Malum, Suriye’de iç savaşa dönüşen devrim süreci, İran ve Rusya’nın Esed rejimini desteklemesi, IŞİD’in ortaya çıkması ve ABD’nin PKK/YPG ile olan angajmanları çerçevesinde akamete uğradı. Türkiye ise kendi ulusal güvenliği ile Suriye’nin toprak bütünlüğünün korunması ile mülteci akınlarının bitmesi için doğrudan askerî müdahalelerde bulunarak sınır hatlarında belli bölgeleri nüfuzu ve himayesi altına aldı. Bunu yaparken de meşru Suriye muhalefetini destekledi. Türkiye, Suriye devriminin ilk dönemlerindeki ideallere tamamen bağlı kalamasa da en azından Suriye’nin demokratikleştirilmesi ile bir siyasal çözüm arayışını desteklemeye devam etti. Bunun için Esed rejimi ile görüşmeler yapma iradesi dahi ortaya koydu; ancak istediği karşılığı göremedi.
Türkiye temelde mülteci meselesinin hallolacağı, insanların güvenle ülkelerine dönebileceği siyasi, askerî ve iktisadi açıdan istikrarlı bir Suriye’yi inşa edecek çözüm arayışında. Bu sayede PKK/YPG meselesinin de nihayete ereceğini düşünüyor. Ancak Esed rejiminin uzlaşmaz tavrı ve TSK’nın Suriye’den çekilmesini bir şart olarak ortaya koyması bu yaklaşımın da ilerlemesini engelliyor.
Gelinen aşamada Suriye iç bütünlüğünü kaybetmiş, on milyonlarca insanın yerlerinden edildiği, çoğunun ülke dışında mülteci konumda olduğu, Türkiye, Rusya, İran ve ABD askerlerinin konuşlandığı bir yürüyen ölü konumunda. Hâlâ kâğıt üzerinde sınırlarının belli olması Suriye’nin toprak bütünlüğünü garanti altına almıyor maalesef. Esed rejimi, kendi bölgesinde İran ve Rusya’nın desteği ile zar zor ayakta durabiliyorken kontrolü altındaki nüfusa tatmin edici ölçüde ne güvenlik ne de gıda temin edebiliyor. İsrail’in, canı istediği zaman bombaladığı bir yeden bahsediyoruz. Ülkenin Fırat’ın doğusundaki önemli bir kısmı, ABD desteği ile PKK/YPG’nin kontrol altında. Burada, özellikle Suriye’nin çok fazla ihtiyacı olduğu enerji kaynakları var. Diğer alanlarda ise Türk askeri ve onun eğitip donattığı Suriye Millî Ordusu hâkim. İdlib bölgesi ise HTŞ’nin varlığı ile daha da çetrefilli bir görüntüye sahip.

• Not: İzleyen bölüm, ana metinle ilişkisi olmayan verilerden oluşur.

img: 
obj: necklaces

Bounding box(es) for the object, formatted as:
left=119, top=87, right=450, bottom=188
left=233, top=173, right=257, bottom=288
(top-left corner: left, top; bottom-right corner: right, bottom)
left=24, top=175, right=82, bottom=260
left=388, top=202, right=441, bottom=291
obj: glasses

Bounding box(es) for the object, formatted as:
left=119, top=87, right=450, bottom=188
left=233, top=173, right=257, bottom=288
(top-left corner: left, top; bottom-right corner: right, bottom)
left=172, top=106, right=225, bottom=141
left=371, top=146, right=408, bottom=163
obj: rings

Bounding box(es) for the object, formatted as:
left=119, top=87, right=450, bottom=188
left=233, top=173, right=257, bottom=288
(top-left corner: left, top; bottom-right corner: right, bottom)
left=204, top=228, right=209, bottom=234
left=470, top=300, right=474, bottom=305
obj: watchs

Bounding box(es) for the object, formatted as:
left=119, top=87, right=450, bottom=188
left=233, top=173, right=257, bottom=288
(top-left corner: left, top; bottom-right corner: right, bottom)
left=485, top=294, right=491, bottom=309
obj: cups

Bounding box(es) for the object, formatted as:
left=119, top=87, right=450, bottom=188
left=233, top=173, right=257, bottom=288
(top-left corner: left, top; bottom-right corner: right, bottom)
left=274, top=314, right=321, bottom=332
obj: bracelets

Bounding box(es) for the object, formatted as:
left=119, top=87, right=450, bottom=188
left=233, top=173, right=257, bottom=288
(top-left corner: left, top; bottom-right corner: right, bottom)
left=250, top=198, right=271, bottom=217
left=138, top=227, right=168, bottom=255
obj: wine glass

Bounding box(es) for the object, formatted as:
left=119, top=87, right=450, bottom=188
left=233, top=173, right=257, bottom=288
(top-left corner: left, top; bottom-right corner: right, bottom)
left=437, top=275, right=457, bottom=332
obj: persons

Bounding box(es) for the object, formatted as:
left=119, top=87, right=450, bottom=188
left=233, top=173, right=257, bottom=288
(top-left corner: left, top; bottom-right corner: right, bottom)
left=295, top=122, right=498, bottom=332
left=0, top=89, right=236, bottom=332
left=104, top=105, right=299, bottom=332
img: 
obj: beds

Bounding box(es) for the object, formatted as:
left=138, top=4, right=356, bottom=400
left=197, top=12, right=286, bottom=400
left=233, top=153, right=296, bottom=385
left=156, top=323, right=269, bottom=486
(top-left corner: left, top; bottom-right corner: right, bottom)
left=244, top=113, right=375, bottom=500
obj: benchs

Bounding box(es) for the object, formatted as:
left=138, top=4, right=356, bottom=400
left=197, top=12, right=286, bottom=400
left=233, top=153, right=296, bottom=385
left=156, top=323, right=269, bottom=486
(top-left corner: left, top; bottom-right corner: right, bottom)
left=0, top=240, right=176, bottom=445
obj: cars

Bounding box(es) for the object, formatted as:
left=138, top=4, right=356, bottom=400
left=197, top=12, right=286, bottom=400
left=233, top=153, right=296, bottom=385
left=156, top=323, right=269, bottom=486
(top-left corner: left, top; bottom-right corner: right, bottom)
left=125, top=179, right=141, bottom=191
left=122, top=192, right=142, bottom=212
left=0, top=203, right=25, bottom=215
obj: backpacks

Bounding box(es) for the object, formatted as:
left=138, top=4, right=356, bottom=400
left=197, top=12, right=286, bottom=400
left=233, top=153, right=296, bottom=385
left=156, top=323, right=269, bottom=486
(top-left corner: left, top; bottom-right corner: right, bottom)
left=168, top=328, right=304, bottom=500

Bölgede yaşanan kaos ve çatışmalar Suriye’yi etkilerken İsrail, PKK/YPG gibi terör örgütlerini Türkiye ve diğer aktörlere karşı kullanmak için kullanışlı araç olarak görüyor. Bu da ‘PKK/YPG’nin oluşturduğu tehdidi daha da tahkim ediyor’ denilebilir. Türkiye’nin, Suriye’de kendisine yönelen mevcut ve olası tehditleri bertaraf edebilmek adına hızlı hareket etmesi gerekiyor.
Bu bağlamda Türkiye’nin önünde birkaç senaryo var diyebiliriz.
Birincisi, mevcut durumun statüko hâline gelmesi. Türkiye’nin Suriye Millî Ordusu ile birlikte kontrol ettiği bölgelerin ihya edilerek korunması karşısında ise ABD/PKK/YPG bölgesi ile rejimin İran/Rusya varlığı ile muhafazası. Bu durumda Türkiye özellikle PKK/YPG bölgesini zaman zaman askerî olarak hedef alıp var olan tehdidi kontrol altında tutma ve sınırlama stratejisini içerecektir. Dekapitasyon süreci ile PKK’nın Suriye’deki lider kadrosu hedef alınarak örgütün Irak-Suriye hattındaki komuta kontrol yapısı zayıflatılmaya çalışılacak. Ancak ABD’nin himayesi ve askerî yardımları, PKK/YPG’nin Suriye ayağını gittikçe daha da güçlendirecek, kurumsal bir yarı-devlet mekanizması da adım adım inşa edilecektir. Bu da Türkiye için bu senaryonun kabul edilebilir olmasını zorlaştıran bir etki üretir.
İkincisi, Trump döneminde ABD ile uzlaşarak PKK/YPG’ye verilen desteğin sonlandırılmasını sağlamak. Bu bağlamda TSK ve ABD ordusu, Suriye sahasında birlikte hareket etmeye başlar; ABD, Türkiye ile koordineli şekilde çekilirken; Türkiye, geride kalan PKK/YPG kadrolarını tasfiye ederken SDG’nin yapısı değiştirilerek Suriye Millî Ordusuna entegre edilir; ABD hava sahasında hâlâ etkin olurken yeni yapı, İran ve Esed rejiminin bölgede nüfuzunu artırmasını engeller.
Üçüncü senaryo ise ABD, Rusya, İran ve Esed rejimine rağmen Türkiye’nin, PKK/YPG’ye yönelik kapsamlı askerî harekâtlar başlatması. Tel Rıfat, Menbic, Ayn el Arap ve Kamışlı gibi bölgelerden PKK/YPG tasfiye edilebilir. Burada ilgili ülkelerle karşı karşıya gelinmesi ve olası askerî/iktisadi sonuçlar, yönetilmesi gereken önemli zorluklar olarak görülüyor. Bu senaryoda, PKK/YPG’nin Suriye’de oluşturduğu tehdit büyük ölçekte elimine edilirken mültecilerin geri dönebileceği geniş bir coğrafyada da kontrol sağlanmış olacaktır.